* Goal of the exercise:
There is a line containing "Given this setup, evaluate" in the entries below. Repeat that line and every line after it exactly, and nothing more.

Stored data
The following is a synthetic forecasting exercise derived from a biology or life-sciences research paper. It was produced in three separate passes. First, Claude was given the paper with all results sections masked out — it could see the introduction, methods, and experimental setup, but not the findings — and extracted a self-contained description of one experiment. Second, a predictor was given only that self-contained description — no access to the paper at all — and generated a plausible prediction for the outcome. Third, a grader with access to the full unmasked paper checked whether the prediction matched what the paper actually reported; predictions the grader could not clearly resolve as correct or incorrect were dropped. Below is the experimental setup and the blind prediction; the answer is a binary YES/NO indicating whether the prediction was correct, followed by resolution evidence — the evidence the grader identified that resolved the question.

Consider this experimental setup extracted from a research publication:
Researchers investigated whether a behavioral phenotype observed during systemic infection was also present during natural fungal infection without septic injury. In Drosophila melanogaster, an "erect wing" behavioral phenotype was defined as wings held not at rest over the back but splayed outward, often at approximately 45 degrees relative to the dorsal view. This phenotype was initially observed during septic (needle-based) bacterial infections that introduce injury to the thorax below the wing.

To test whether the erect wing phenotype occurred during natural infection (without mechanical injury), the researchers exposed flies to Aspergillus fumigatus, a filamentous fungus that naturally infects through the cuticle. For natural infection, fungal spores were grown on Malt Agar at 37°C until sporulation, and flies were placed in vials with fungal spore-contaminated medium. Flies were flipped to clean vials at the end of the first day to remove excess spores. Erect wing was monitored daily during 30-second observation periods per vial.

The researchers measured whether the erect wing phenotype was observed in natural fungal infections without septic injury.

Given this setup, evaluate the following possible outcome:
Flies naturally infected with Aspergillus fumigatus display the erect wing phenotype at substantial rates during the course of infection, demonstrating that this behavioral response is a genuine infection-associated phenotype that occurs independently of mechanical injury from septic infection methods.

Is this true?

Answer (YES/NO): YES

* Result of this task:
Given this setup, evaluate the following possible outcome:
Flies naturally infected with Aspergillus fumigatus display the erect wing phenotype at substantial rates during the course of infection, demonstrating that this behavioral response is a genuine infection-associated phenotype that occurs independently of mechanical injury from septic infection methods.

Is this true?

Answer (YES/NO): YES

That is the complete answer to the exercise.